Open-source release of the evaluation dashboard and supporting tooling, so customers and researchers can reproduce our benchmarks across all models on their own data.
Open-Source Benchmark Dataset #Q4 2026

A realistic Voice-AI evaluation set of telephony, meeting, and voice-agent audio with proper ground-truth transcripts.
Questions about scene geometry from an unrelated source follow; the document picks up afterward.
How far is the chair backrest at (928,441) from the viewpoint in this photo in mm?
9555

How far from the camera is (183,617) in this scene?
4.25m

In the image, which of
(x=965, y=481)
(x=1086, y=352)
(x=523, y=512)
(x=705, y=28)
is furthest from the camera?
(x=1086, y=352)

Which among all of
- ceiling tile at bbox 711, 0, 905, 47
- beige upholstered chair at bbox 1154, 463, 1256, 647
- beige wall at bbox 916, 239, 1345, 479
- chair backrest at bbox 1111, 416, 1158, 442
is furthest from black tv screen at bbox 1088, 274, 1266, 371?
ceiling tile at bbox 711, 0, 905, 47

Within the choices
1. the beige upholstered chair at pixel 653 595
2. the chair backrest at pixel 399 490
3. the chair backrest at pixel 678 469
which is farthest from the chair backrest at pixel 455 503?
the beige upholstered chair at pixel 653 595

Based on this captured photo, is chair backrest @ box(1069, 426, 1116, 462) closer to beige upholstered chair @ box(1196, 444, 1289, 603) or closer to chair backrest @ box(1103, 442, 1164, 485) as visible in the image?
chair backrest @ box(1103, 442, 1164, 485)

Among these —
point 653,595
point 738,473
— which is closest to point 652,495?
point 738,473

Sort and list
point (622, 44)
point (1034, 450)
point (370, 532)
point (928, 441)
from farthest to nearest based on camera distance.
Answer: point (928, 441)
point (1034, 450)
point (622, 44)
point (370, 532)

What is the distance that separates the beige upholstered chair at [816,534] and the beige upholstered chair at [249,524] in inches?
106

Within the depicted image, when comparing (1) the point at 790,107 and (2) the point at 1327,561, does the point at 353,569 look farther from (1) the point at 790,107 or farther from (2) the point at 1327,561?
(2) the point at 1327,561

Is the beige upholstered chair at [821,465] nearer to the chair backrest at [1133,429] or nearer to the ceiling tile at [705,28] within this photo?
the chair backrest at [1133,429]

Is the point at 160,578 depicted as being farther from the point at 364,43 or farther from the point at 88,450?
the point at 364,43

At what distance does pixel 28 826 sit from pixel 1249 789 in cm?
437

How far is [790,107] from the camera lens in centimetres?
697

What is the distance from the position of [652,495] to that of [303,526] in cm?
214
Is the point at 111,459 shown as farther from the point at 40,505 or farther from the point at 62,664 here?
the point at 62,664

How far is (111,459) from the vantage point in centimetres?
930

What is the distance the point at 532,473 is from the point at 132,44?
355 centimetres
The same dataset is used to grade every model on the leaderboard, Universal and community alike. Not a thirty-second YouTube clip or LibriSpeech.

Developer Experience #

The dashboard, accounts, and tooling that make AssemblyAI easy to adopt.

Upcoming

Multi-User Accounts #Q2 2026

Invite teammates with role-based access. Organization setup, member management, RBAC, full auth flows, MFA enforcement, account switching, and ownership transfer.
Single Sign-On (SSO) #Q2 2026

SAML and OIDC, as a fast-follow to multi-user accounts.
Self-Service Onboarding Wizard #Q2 2026

Guided setup for new accounts, including model selection, API key creation, first-request walkthrough, and best-practice defaults.
Enhanced Billing Controls #Q3 2026

Hard spend caps and team budgets, beyond today’s soft alerts.
Enhanced API Metrics #Q3 2026

Deeper observability in the dashboard. P50 and P95 turnaround time, webhook delivery statistics, uptime, and latency histograms.
Usage and Spend API #Q4 2026

Programmatic access to billing and usage data.
Enhanced Usage Alerts #Q4 2026

Configurable thresholds and cadences, including daily alerts and custom trigger conditions.
3D Secure Payments #Q4 2026

Regulatory-compliant card support for EU PSD2 Strong Customer Authentication requirements.

Recently shipped

2026-03-17
AssemblyAI Skill for AI Coding Agents # — Claude Code, Cursor, and Codex now ship with a native AssemblyAI skill. It gives them accurate knowledge of our API out of the box and cuts hallucinated API usage in agent-generated code.
2026-02-26
Shareable Playground Transcripts # — One-click shareable links to Playground output. Trivial to show off a transcript or hand one off for internal review.